- _To do_:
Convert the entries from the start through the line containing "Mantra Louise Pendant" into a numbered list, omitting any blank lines and leaving the pictures out.

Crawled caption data
↓↓↓
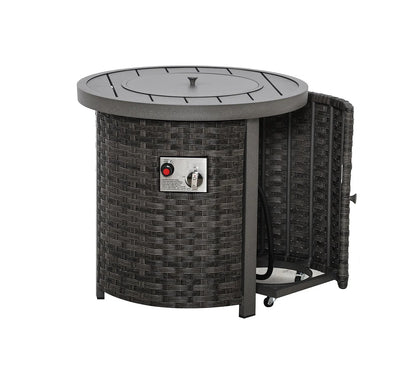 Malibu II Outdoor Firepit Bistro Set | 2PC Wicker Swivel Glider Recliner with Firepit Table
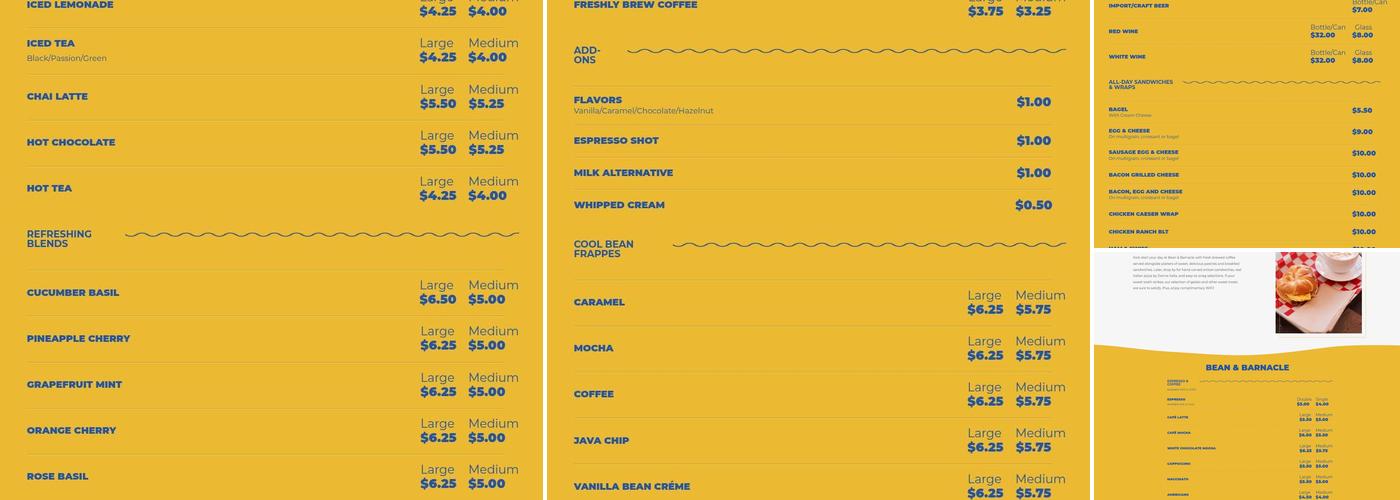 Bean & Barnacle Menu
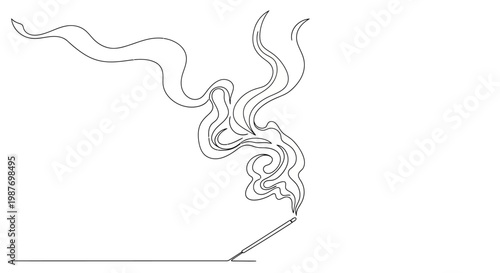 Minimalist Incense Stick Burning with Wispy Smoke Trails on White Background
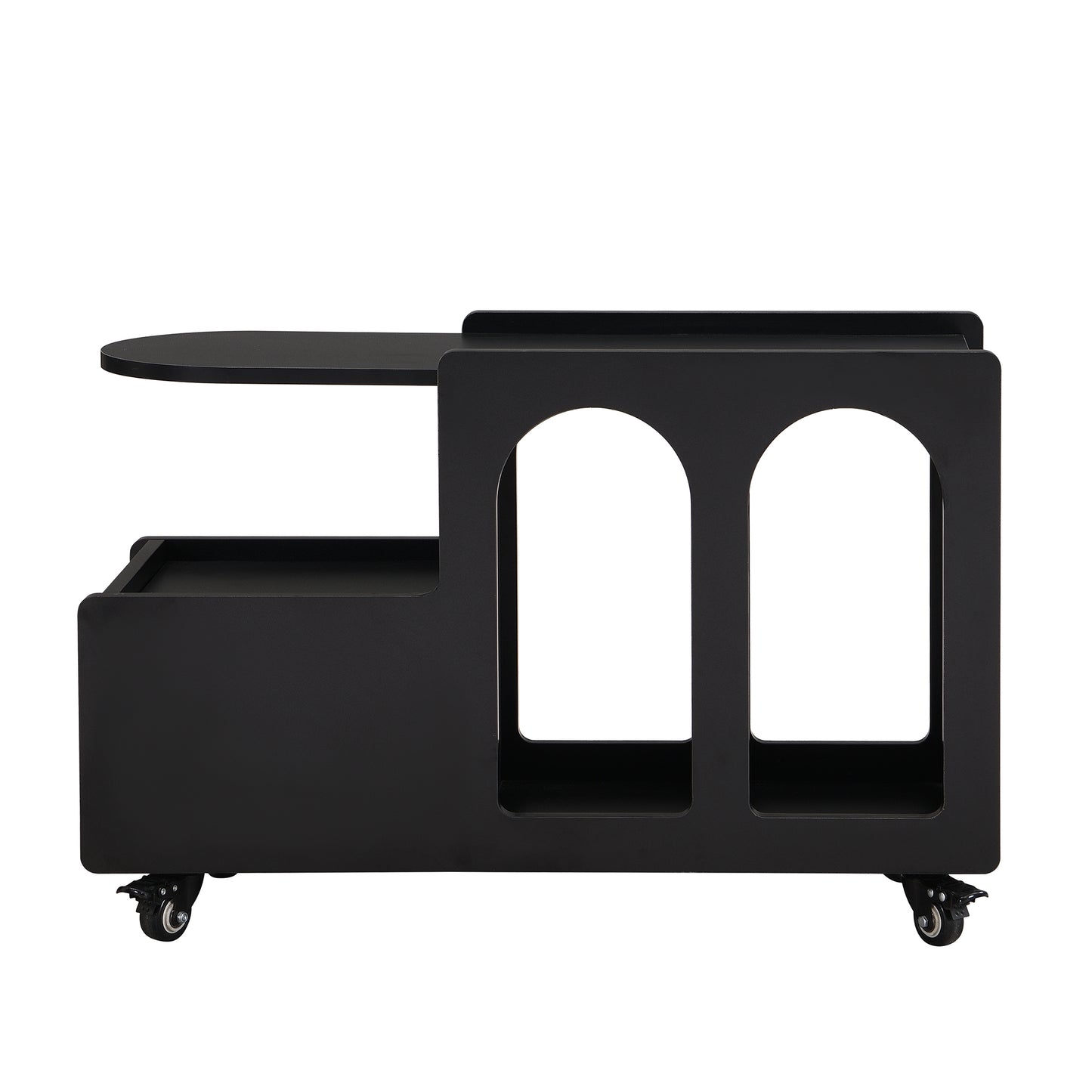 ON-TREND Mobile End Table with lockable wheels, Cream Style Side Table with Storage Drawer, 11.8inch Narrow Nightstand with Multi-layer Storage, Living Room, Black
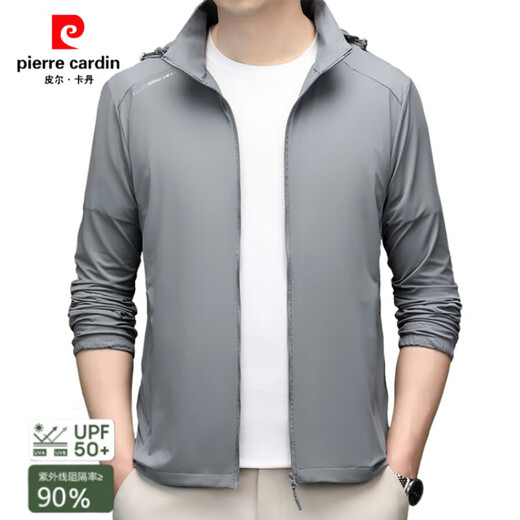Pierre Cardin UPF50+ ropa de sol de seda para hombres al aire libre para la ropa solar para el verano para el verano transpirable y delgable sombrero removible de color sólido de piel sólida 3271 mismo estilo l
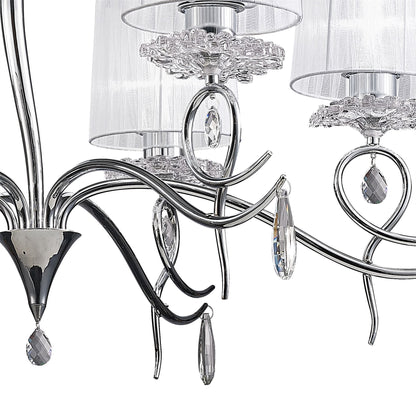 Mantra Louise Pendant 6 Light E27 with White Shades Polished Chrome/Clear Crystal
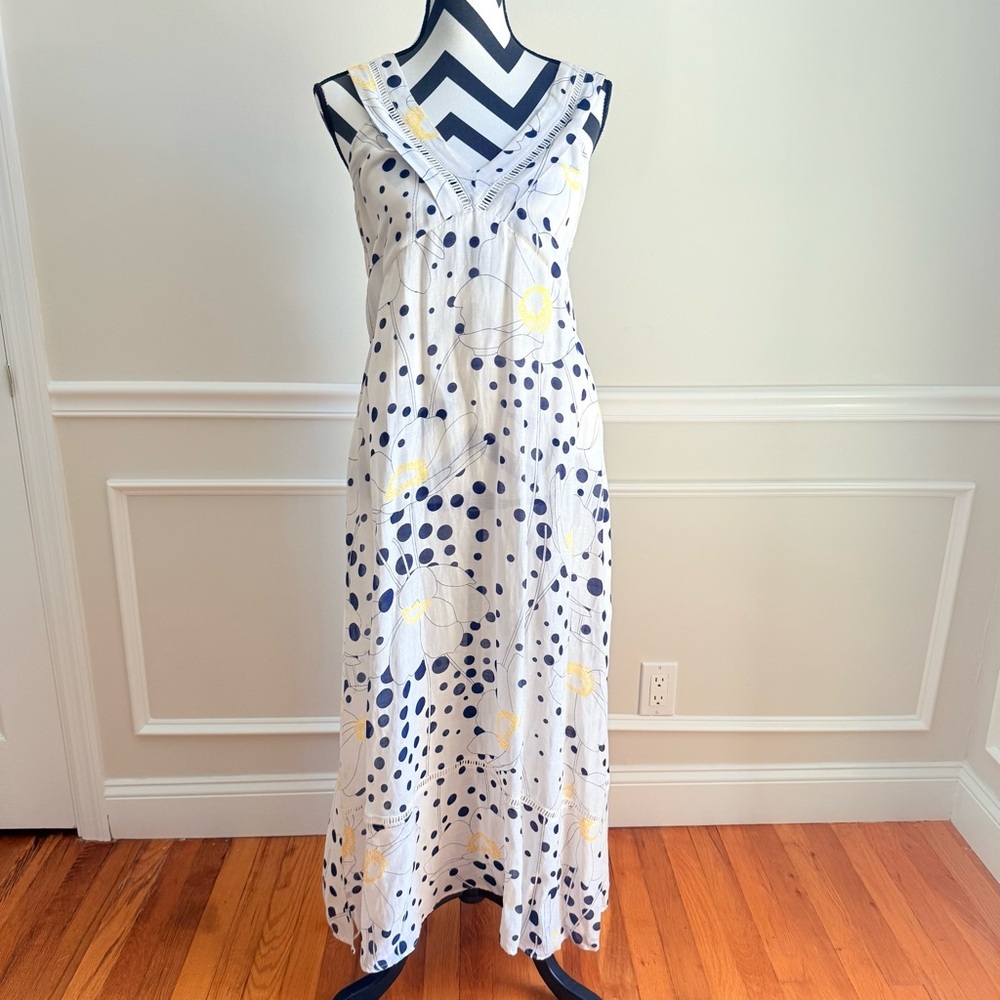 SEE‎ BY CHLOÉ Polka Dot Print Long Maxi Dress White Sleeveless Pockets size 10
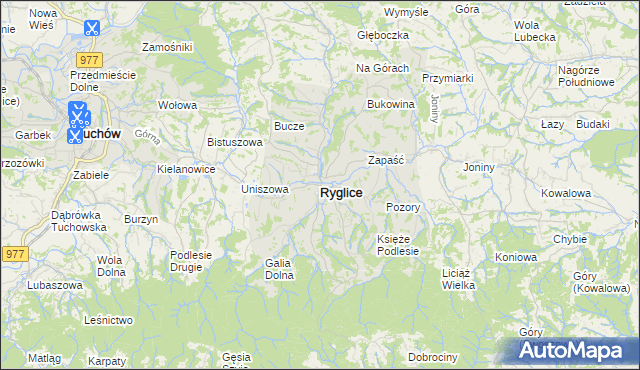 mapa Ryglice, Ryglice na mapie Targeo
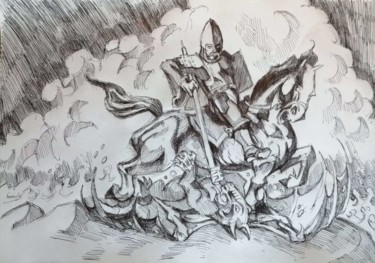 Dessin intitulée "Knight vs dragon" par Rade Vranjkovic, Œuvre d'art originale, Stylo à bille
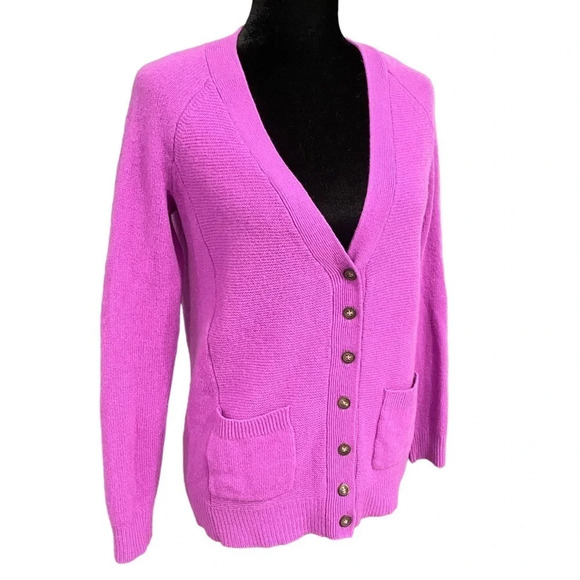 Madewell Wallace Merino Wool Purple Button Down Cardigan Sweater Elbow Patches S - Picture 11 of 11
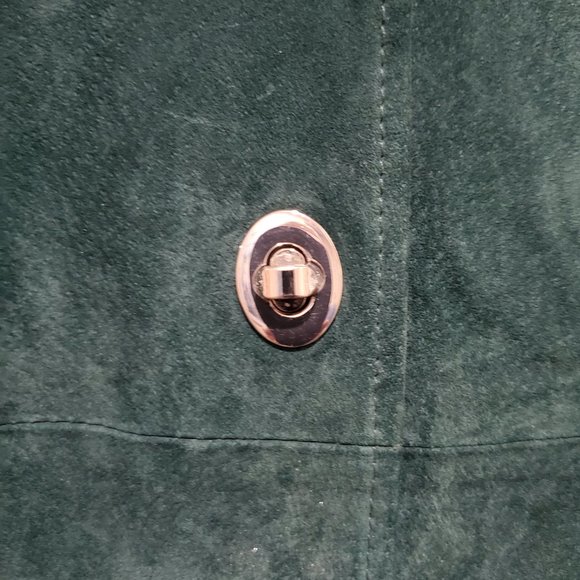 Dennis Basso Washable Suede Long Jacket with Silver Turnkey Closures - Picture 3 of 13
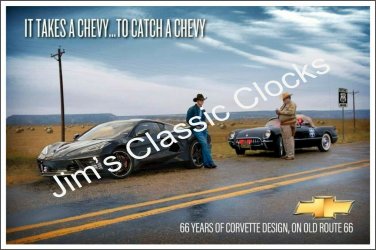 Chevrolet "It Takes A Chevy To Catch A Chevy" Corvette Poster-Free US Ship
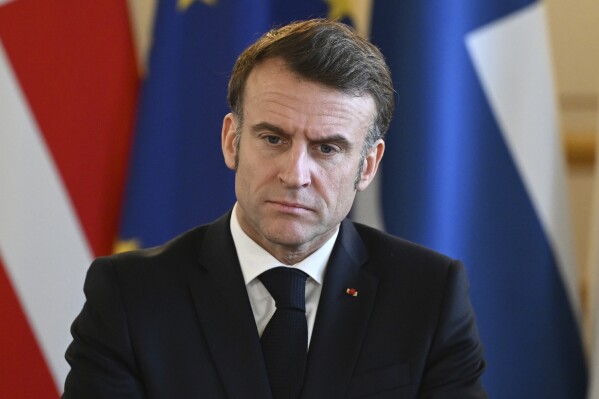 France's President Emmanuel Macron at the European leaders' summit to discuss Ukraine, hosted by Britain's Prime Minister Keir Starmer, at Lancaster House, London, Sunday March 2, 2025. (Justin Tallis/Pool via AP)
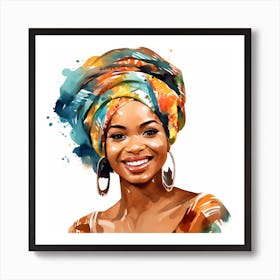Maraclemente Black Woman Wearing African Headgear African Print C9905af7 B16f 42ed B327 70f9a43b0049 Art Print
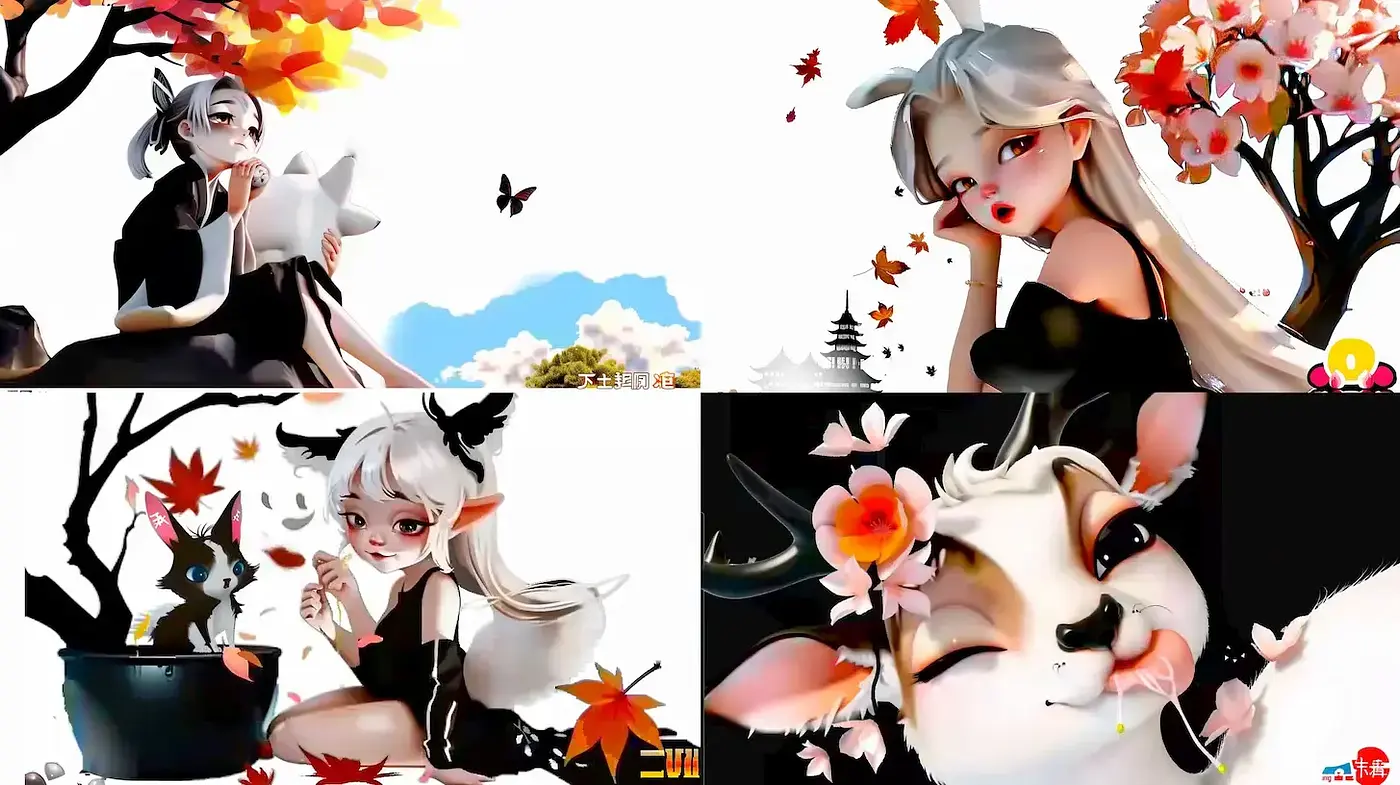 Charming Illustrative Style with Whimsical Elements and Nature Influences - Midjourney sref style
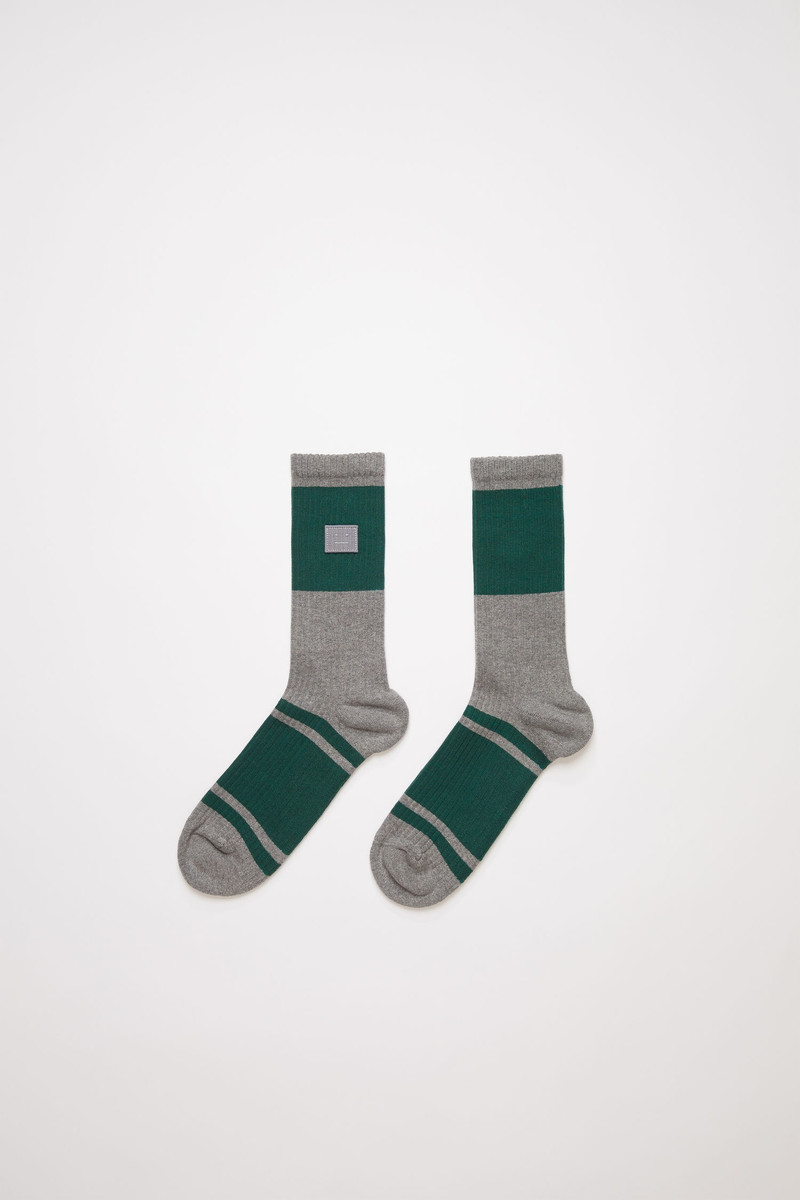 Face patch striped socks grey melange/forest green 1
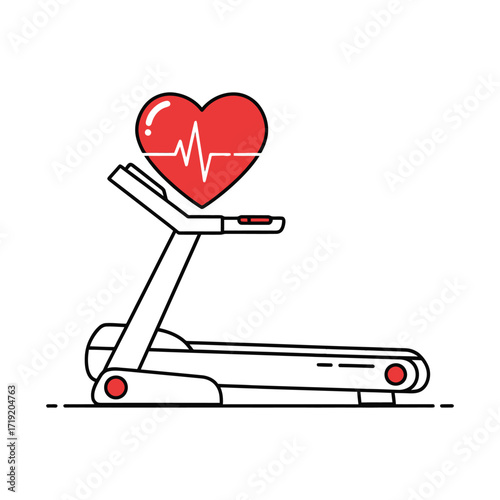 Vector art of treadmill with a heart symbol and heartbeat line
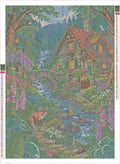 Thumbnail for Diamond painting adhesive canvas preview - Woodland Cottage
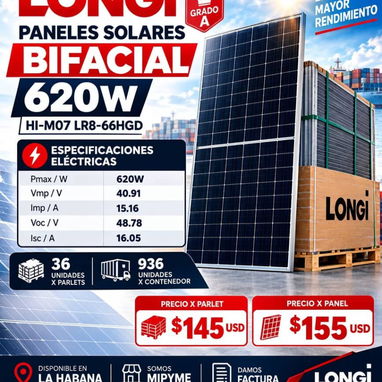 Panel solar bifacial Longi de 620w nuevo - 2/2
↑↑↑
- _Result_:
1.  Malibu II Outdoor Firepit Bistro Set | 2PC Wicker Swivel Glider Recliner with Firepit Table
2.  Bean & Barnacle Menu
3.  Minimalist Incense Stick Burning with Wispy Smoke Trails on White Background
4.  ON-TREND Mobile End Table with lockable wheels, Cream Style Side Table with Storage Drawer, 11.8inch Narrow Nightstand with Multi-layer Storage, Living Room, Black
5. Pierre Cardin UPF50+ ropa de sol de seda para hombres al aire libre para la ropa solar para el verano para el verano transpirable y delgable sombrero removible de color sólido de piel sólida 3271 mismo estilo l
6.  Mantra Louise Pendant 6 Light E27 with White Shades Polished Chrome/Clear Crystal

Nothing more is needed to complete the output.